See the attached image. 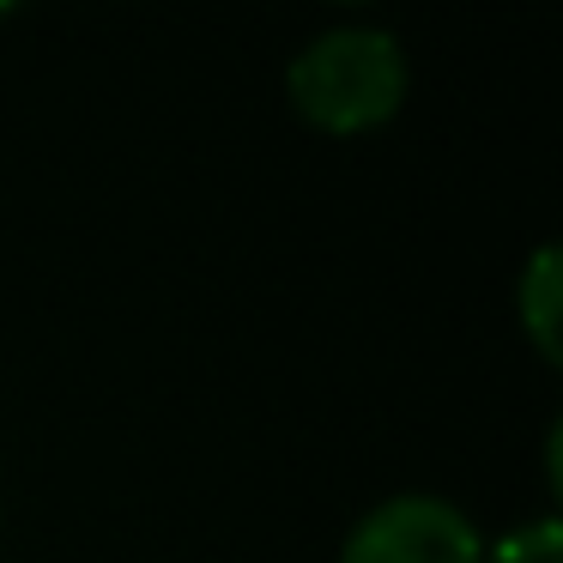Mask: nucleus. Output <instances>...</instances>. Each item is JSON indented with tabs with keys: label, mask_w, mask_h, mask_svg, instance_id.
I'll use <instances>...</instances> for the list:
<instances>
[{
	"label": "nucleus",
	"mask_w": 563,
	"mask_h": 563,
	"mask_svg": "<svg viewBox=\"0 0 563 563\" xmlns=\"http://www.w3.org/2000/svg\"><path fill=\"white\" fill-rule=\"evenodd\" d=\"M406 91H412L406 43L388 25H364V19L316 31L285 67L291 110L316 134H333V140H357V134L388 128L406 110Z\"/></svg>",
	"instance_id": "1"
},
{
	"label": "nucleus",
	"mask_w": 563,
	"mask_h": 563,
	"mask_svg": "<svg viewBox=\"0 0 563 563\" xmlns=\"http://www.w3.org/2000/svg\"><path fill=\"white\" fill-rule=\"evenodd\" d=\"M340 563H485V533L437 490L382 497L340 539Z\"/></svg>",
	"instance_id": "2"
},
{
	"label": "nucleus",
	"mask_w": 563,
	"mask_h": 563,
	"mask_svg": "<svg viewBox=\"0 0 563 563\" xmlns=\"http://www.w3.org/2000/svg\"><path fill=\"white\" fill-rule=\"evenodd\" d=\"M558 316H563V267H558V243H539L533 255H527L521 279H515V321H521V333L533 340V352L545 357V364H563Z\"/></svg>",
	"instance_id": "3"
},
{
	"label": "nucleus",
	"mask_w": 563,
	"mask_h": 563,
	"mask_svg": "<svg viewBox=\"0 0 563 563\" xmlns=\"http://www.w3.org/2000/svg\"><path fill=\"white\" fill-rule=\"evenodd\" d=\"M485 563H563V521L545 509L509 533L485 539Z\"/></svg>",
	"instance_id": "4"
}]
</instances>
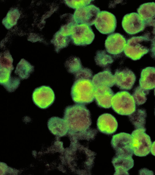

———

▶ Exercise aim:
List every line in the rows above that contains the string "white", copying each line in full.

▶ Problem solution:
	"mask_svg": "<svg viewBox=\"0 0 563 563\" xmlns=\"http://www.w3.org/2000/svg\"><path fill=\"white\" fill-rule=\"evenodd\" d=\"M406 91H412L406 43L388 25H364V19L316 31L285 67L291 110L316 134H333V140H357V134L388 128L406 110Z\"/></svg>",
	"mask_svg": "<svg viewBox=\"0 0 563 563\" xmlns=\"http://www.w3.org/2000/svg\"><path fill=\"white\" fill-rule=\"evenodd\" d=\"M340 563H485V533L437 490L382 497L340 539Z\"/></svg>",
	"mask_svg": "<svg viewBox=\"0 0 563 563\" xmlns=\"http://www.w3.org/2000/svg\"><path fill=\"white\" fill-rule=\"evenodd\" d=\"M558 316H563V267H558V243H539L533 255H527L521 279H515V321H521V333L533 340V352L545 357V364H563Z\"/></svg>",
	"mask_svg": "<svg viewBox=\"0 0 563 563\" xmlns=\"http://www.w3.org/2000/svg\"><path fill=\"white\" fill-rule=\"evenodd\" d=\"M485 563H563V521L545 509L509 533L485 539Z\"/></svg>",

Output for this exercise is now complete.